Glencoe World History

Chapter 12: Renaissance and Reformation, 1350–1600

Chapter Overviews

The Italian Renaissance introduced Europe to a secular worldview and a boom in artistic and intellectual development. Intellectual change led to Christian humanism and, finally, the Reformation—a break with the Catholic Church and the birth of Lutheranism.

Section 1 The Renaissance
The Renaissance began with the emergence of a secular worldview in the wealthy city-states of Italy. The city-states were the dominant force in Italy's economic, social, and political life. It was in this context that the writer Machiavelli developed his famous thesis on political power. Milan, Venice, and Florence were particularly prosperous trading centers. Italy's riches prompted France to invade. Spain came to Italy's defense, leading to war and Spanish domination. Italy was a largely urban society. However, most people in Europe were peasants, and nobles held considerable power. In the towns and cities, there were clear divisions between the classes, ranging from the wealthy and influential patricians to the miserably poor. The family was an important source of security in Italy's dangerous cities.

Section 2 The Intellectual and Artistic Renaissance
Humanism was a key intellectual movement of the Renaissance, focusing on the study of the ancient Greek and Roman classics. While early humanists emphasized solitary learning, fifteenth century humanists stressed intellectualism in the service of the state. Humanism encouraged the use of classical Latin. However, European writers such as Dante and Chaucer wrote in their own vernacular. Humanist schools taught a broad range of liberal studies. Renaissance artists sought to imitate nature, but also to make human beings the focus of their works. Painting, sculpture, and architecture were among the revolutionary achievements of Renaissance art. Some Renaissance artists, including Michelangelo and Leonardo da Vinci, produced masterpieces in all three disciplines. Artistic developments in Italy were a major influence on art in northern Europe.

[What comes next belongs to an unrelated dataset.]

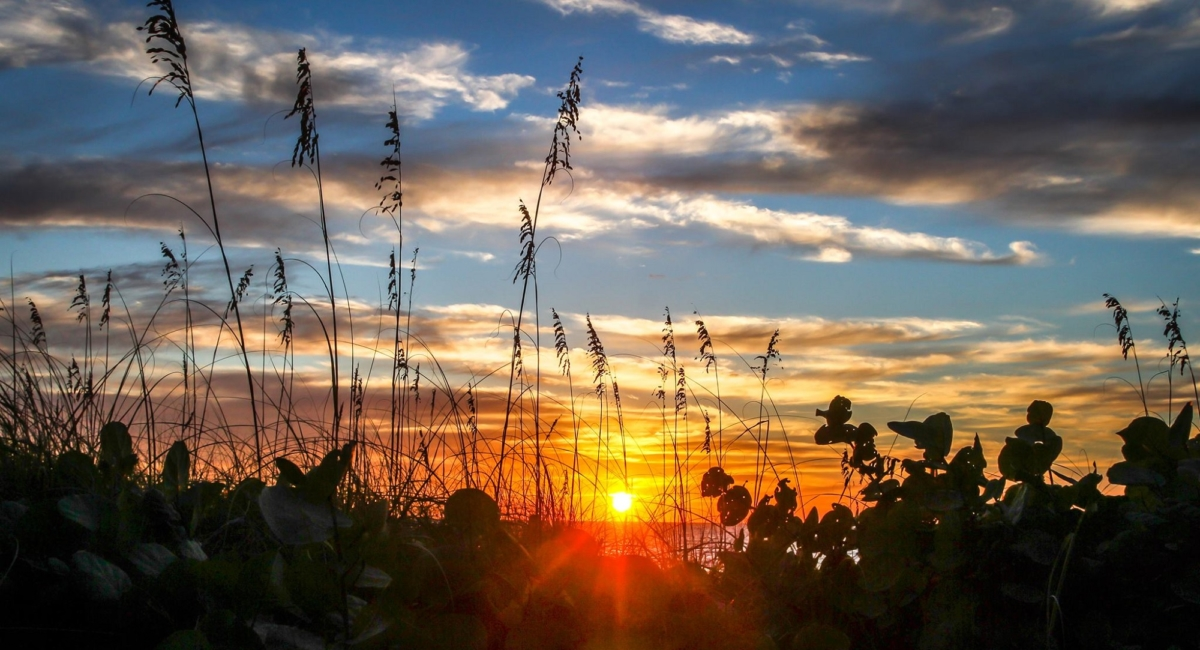 sunset at bamboo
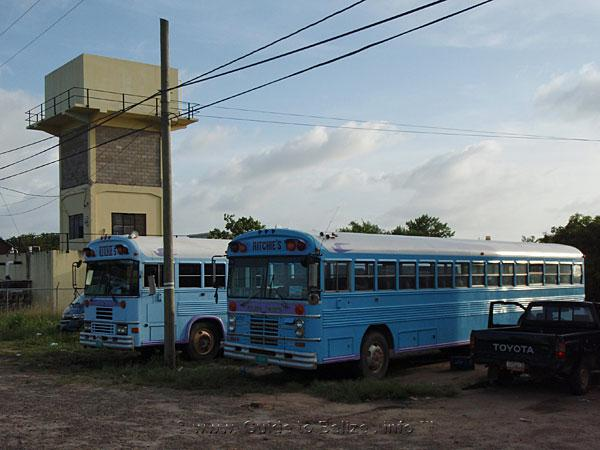 The Belize Bus Guide with Schedule, Chart and Timetable for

Section 3 The Protestant Reformation
Changes in intellectual thought set the stage for the Protestant Reformation. Christian humanists such as Erasmus were critical of Church corruption and said the Church had become involved in politics rather than matters of the spirit. The widespread selling of indulgences prompted a monk and professor named Martin Luther to issue his famous Ninety-Five Theses criticizing Church abuses. Luther also rejected some Catholic doctrines. Luther's movement sparked a religious revolution. Many German states became key allies for Luther as he broke with the Catholic Church and established a new religion. The emperor of the Holy Roman Empire was ultimately forced by the Peace of Augsburg to let German states choose between Catholicism and the new Lutheran church.

Section 4 The Spread of Protestantism and the Catholic Response
Division in Protestantism appeared in Switzerland under the leadership of Huldrych Zwingli and then John Calvin. Calvinists’ belief in predestination spurred missionaries to spread their faith. In England, the Reformation was based on the political need of Henry VIII to remarry and produce a male heir. Although Queen Mary later tried to reverse the break with the Catholic Church, by the end of her reign Protestantism was firmly entrenched. Anabaptists believed in the complete separation of church and state and were regarded as a danger to society. Although a new view of the family emerged, women were still considered subservient to their husbands. In the meantime, the Catholic Reformation revitalized the Catholic Church through the Jesuits, the reform of the papacy, and the Council of Trent.